“No entanto, se move” – eppur si muove – é a frase polêmica com a qual Galileu Galilei renegou a visão heliocêntrica do mundo perante o tribunal de Inquisição. Quatro séculos depois, é também o título da nova série de imagens produzidas por Feco Hamburger, que a Janaina Torres Galeria mostrará com exclusividade na SP-Arte/Foto 2018, de 23 a 26 de agosto (stand B12). Herético, Feco desafia os limites da fotografia e da representação, criando universos paralelos construídos a partir de mecanismos de precisão, como ele diz. Refaz assim o imaginário do nosso tempo, desafiando o determinismo tecnológico que anuncia o Homo Deus. Conversamos com Feco Hamburger sobre o movimento do mundo – que, sim, ainda se move, no seu entender.
Por que Eppur si muove? O que “no entanto, se move”? A fotografia e a arte? Nosso entendimento sobre o universo?
Sim, certamente o movimento está no mundo e no nosso entendimento de mundo. Há um espaço/tempo elástico que me interessa muito, que é entre o desejo e matéria, entre o documento fotográfico e o sonho de mundo.
Há uma certa tridimensão incômoda em alguns dos novos trabalhos, com objetos inseridos na planície fotográfica, explicitando uma ruptura com componentes próprios da fotografia. O componente herético de Eppur si muove te seduziu?
Se heresia significa a abertura de uma brecha, de um campo de experiência, certamente me seduz. O objeto tridimensional nas obras recentes são provocações da métrica, dos modelos de previsibilidade, mas também tem um certo humor. Por exemplo, Em Hayabusa ou o Falcão Peregrino, o horizonte se faz primeiro plano, olhar para o zênite com a ilusão de um foco no infinito. A matéria dos elementos, a pedra, o deserto, imóvel, aponta também um derretimento, um tempo. Espremida pelas escarpas, a miniatura em aço inox abandona o plano e ganha a tridimensionalidade em companhia à imagem da via láctea. É um intruso muito bem vindo – em um mundo achatado.
Você – nova heresia – parece desafiar o componente racional do nosso tempo, o domínio científico em todas as áreas. É um ideal romântico, um desafio ao Homo Deus?
Há um espaço fundamental entre o controle do mundo e o deixar existir.
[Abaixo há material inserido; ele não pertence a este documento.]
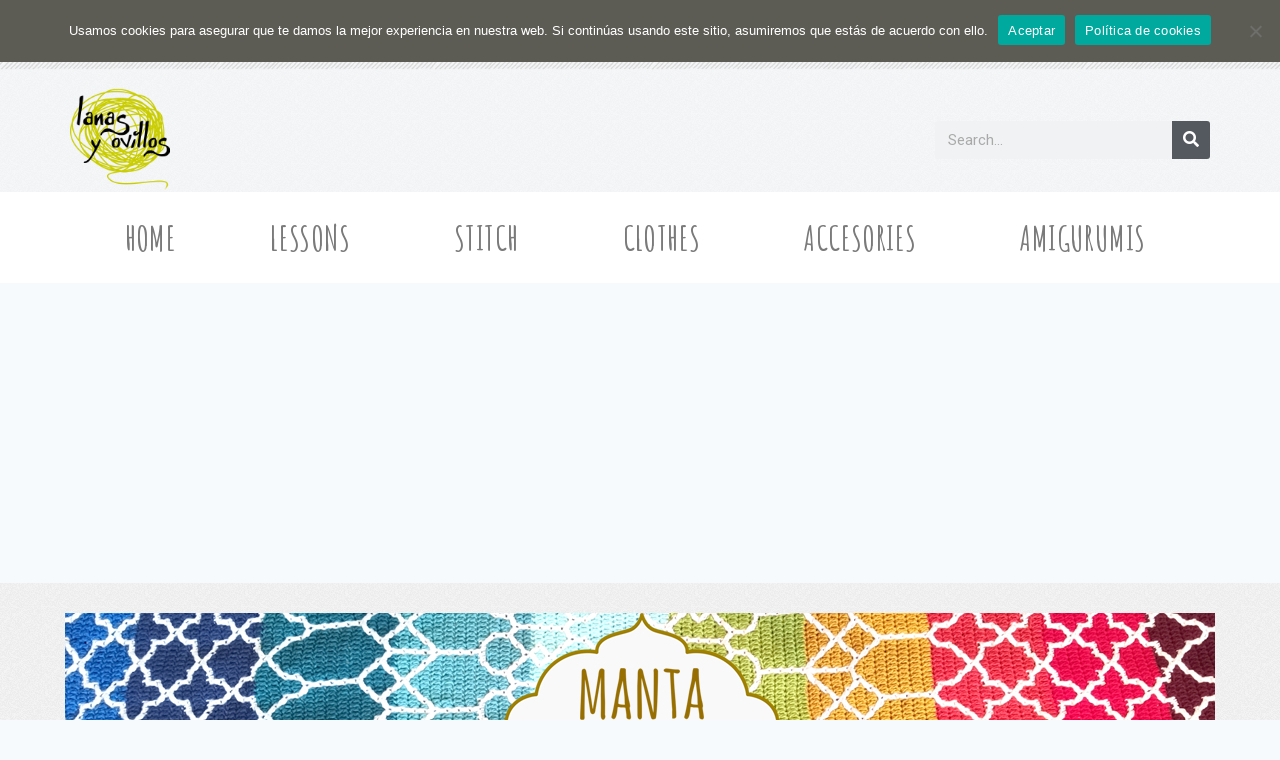

--- FILE ---
content_type: text/html; charset=utf-8
request_url: https://www.google.com/recaptcha/api2/aframe
body_size: 267
content:
<!DOCTYPE HTML><html><head><meta http-equiv="content-type" content="text/html; charset=UTF-8"></head><body><script nonce="tBpHPFI2LuwaWGRtIs2BKg">/** Anti-fraud and anti-abuse applications only. See google.com/recaptcha */ try{var clients={'sodar':'https://pagead2.googlesyndication.com/pagead/sodar?'};window.addEventListener("message",function(a){try{if(a.source===window.parent){var b=JSON.parse(a.data);var c=clients[b['id']];if(c){var d=document.createElement('img');d.src=c+b['params']+'&rc='+(localStorage.getItem("rc::a")?sessionStorage.getItem("rc::b"):"");window.document.body.appendChild(d);sessionStorage.setItem("rc::e",parseInt(sessionStorage.getItem("rc::e")||0)+1);localStorage.setItem("rc::h",'1768739592255');}}}catch(b){}});window.parent.postMessage("_grecaptcha_ready", "*");}catch(b){}</script></body></html>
Que tem relações com o limite desses modelos de previsibilidade, o tempo da experiência, o tempo da vida. O ideal romântico talvez seja uma curiosidade experimental acompanhada de um maravilhamento de mundo, mesmo que pareça paradoxal.
A fotografia deve ser das mais tecnológicas das artes. A relação do humano com o tecnológico é tema central dos seus trabalhos. Difícil não pensar num componente metalinguístico na sua obra…
Sim, sem dúvida há esse componente. A linguagem me interessa muito e o processo da formação, da difusão e da leitura da imagem fotográfica são parte desse mistério que é o entendimento de mundo.
O tempo é um componente essencial da imagem fotográfica, que é tecnológica. Mas o que é tecnologia afinal? É importante entender a tecnologia como algo que não começa com as redes sociais ou com a fotografia digital de partilhamento instantâneo. Talvez seja tão só, o que não é pouco, o braço experimental de nossa curiosidade infinita. Por isso diria que meu trabalho é antes de tudo bastante humano.